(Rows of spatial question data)
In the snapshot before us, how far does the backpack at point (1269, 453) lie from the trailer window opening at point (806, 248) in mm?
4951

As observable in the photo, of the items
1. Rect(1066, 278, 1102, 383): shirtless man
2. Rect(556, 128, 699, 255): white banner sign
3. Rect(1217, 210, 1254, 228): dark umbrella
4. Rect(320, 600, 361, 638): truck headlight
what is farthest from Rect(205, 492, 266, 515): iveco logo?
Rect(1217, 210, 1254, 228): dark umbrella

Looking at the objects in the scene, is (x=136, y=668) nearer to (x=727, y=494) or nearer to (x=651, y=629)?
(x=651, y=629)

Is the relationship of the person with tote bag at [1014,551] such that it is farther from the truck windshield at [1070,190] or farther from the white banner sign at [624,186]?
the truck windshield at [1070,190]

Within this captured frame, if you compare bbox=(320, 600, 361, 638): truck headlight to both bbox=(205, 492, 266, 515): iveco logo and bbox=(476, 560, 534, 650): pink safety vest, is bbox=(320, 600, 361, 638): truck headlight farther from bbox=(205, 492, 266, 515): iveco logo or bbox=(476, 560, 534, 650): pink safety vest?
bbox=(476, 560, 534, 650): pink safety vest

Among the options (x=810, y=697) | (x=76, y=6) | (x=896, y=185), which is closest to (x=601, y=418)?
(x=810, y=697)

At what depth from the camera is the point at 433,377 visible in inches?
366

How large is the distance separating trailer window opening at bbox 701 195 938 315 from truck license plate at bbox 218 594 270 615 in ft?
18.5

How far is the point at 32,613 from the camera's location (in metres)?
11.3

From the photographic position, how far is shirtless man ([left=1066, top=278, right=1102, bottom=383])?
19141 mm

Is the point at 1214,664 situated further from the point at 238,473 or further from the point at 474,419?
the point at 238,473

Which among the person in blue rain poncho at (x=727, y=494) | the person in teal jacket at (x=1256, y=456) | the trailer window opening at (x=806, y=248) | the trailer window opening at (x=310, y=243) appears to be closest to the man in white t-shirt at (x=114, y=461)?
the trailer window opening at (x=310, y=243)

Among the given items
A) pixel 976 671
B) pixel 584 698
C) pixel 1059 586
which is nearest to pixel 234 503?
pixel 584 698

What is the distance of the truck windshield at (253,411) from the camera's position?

— TO BE DONE —
Rewrite the lines above, changing every "truck headlight" to "front headlamp" and leaving everything else as it is.

— SOLUTION FOR THIS PROBLEM —
In the snapshot before us, how far does the backpack at point (1269, 453) lie from the trailer window opening at point (806, 248) in mm?
4951

As observable in the photo, of the items
1. Rect(1066, 278, 1102, 383): shirtless man
2. Rect(556, 128, 699, 255): white banner sign
3. Rect(1217, 210, 1254, 228): dark umbrella
4. Rect(320, 600, 361, 638): front headlamp
what is farthest from Rect(205, 492, 266, 515): iveco logo?
Rect(1217, 210, 1254, 228): dark umbrella

Looking at the objects in the scene, is (x=136, y=668) nearer to (x=727, y=494) or nearer to (x=651, y=629)?
(x=651, y=629)

Is the relationship of the person with tote bag at [1014,551] such that it is farther from the truck windshield at [1070,190] or farther from the white banner sign at [624,186]?
the truck windshield at [1070,190]

Within this captured frame, if you compare bbox=(320, 600, 361, 638): front headlamp to both bbox=(205, 492, 266, 515): iveco logo and bbox=(476, 560, 534, 650): pink safety vest, is bbox=(320, 600, 361, 638): front headlamp farther from bbox=(205, 492, 266, 515): iveco logo or bbox=(476, 560, 534, 650): pink safety vest?
bbox=(476, 560, 534, 650): pink safety vest

Among the options (x=810, y=697) | (x=76, y=6) | (x=896, y=185), which is closest to (x=601, y=418)?
(x=810, y=697)

At what depth from the camera is the point at 433,377 visible in inches?
366

How large is the distance separating trailer window opening at bbox 701 195 938 315 from truck license plate at bbox 218 594 270 615 in ft?
18.5

How far is the point at 32,613 from the camera's location (in metres)?
11.3

From the photographic position, how far is shirtless man ([left=1066, top=278, right=1102, bottom=383])?
19141 mm

Is the point at 1214,664 situated further from the point at 238,473 or further from the point at 474,419?
the point at 238,473

Which among the person in blue rain poncho at (x=727, y=494) | the person in teal jacket at (x=1256, y=456) | the trailer window opening at (x=806, y=248) | the trailer window opening at (x=310, y=243) appears to be closest to the man in white t-shirt at (x=114, y=461)?
the trailer window opening at (x=310, y=243)

Among the given items
A) pixel 976 671
B) pixel 584 698
C) pixel 1059 586
which is nearest to pixel 234 503?
pixel 584 698

What is the distance of the truck windshield at (253,411) from the camera's position?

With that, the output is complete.